When she got home later, the dress scratchy against her shoulders, she felt her earlobes to take out the earrings and the right one was missing.
She searched along the path she had taken down the upstairs hallway and up the stairs and into the kitchen and along the hall to the front door, but she knew that the earring was more likely lost on the gymnasium floor. She ran to her mother with tears in her eyes, holding out the single earring and confessing.
Her mother was quiet for a few seconds, plucking the earring from her daughter’s hand. Finally she offered a smile, touching Samantha’s head, and told her not to worry.
That night, Samantha got up for a glass of water, and saw her mother on her hands and knees in the hallway, wearing her white bathrobe, searching the carpet for what her daughter had lost.
On her way back to the compound in Svalbard to begin her work again, Samantha walked across a rare shaft of sunlight.

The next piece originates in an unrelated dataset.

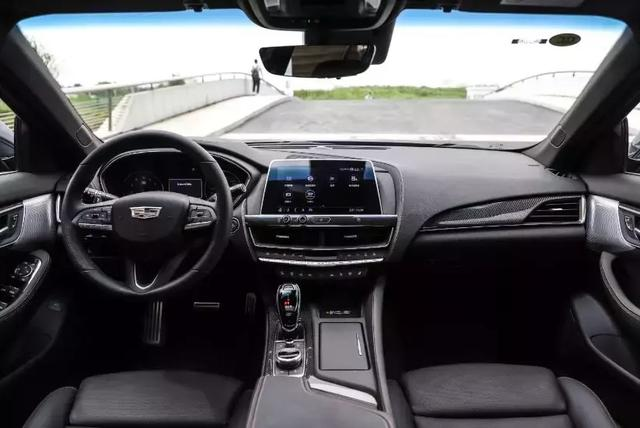新车报价:搭载2.0T+10AT动力 凯迪拉克CT5初体验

It made the snow glimmer like fallen hair crystals and glitter eye shadow and pearls cradled in metal leaves.
When there was a flower in the lab, everyone gathered around.
The sample had come across Samantha’s station. It was a whole plant: flower, stem, leaves, and roots, held suspended in the clear solution that preserved all the full plant samples. Most of them came to Svalbard already labeled by the scientists in the field who had collected them years before, but sometimes the labels were lost, or the higher-ups didn’t think they were correct. There were still thousands of samples in the basement beneath them, rows upon rows of plants they would soon forget when they were coasting through space. But Samantha and her coworkers were doing their best to log as many as possible.
This particular flower was yellow and round, with dozens of frilly petals around a central point. The stem was fuzzy and light green, the leaves at the base of the plant oblong and smooth. No one said anything for a while as Samantha typed in the initial parameters of her search: yellow, height: 28.2cm, leaves: five, origin: United Kingdom.
“It looks like a dandelion,” Dan said as Samantha leaned closer to the images the database had presented to her.
“So?” Averill said. “Even dandelions need to be logged.”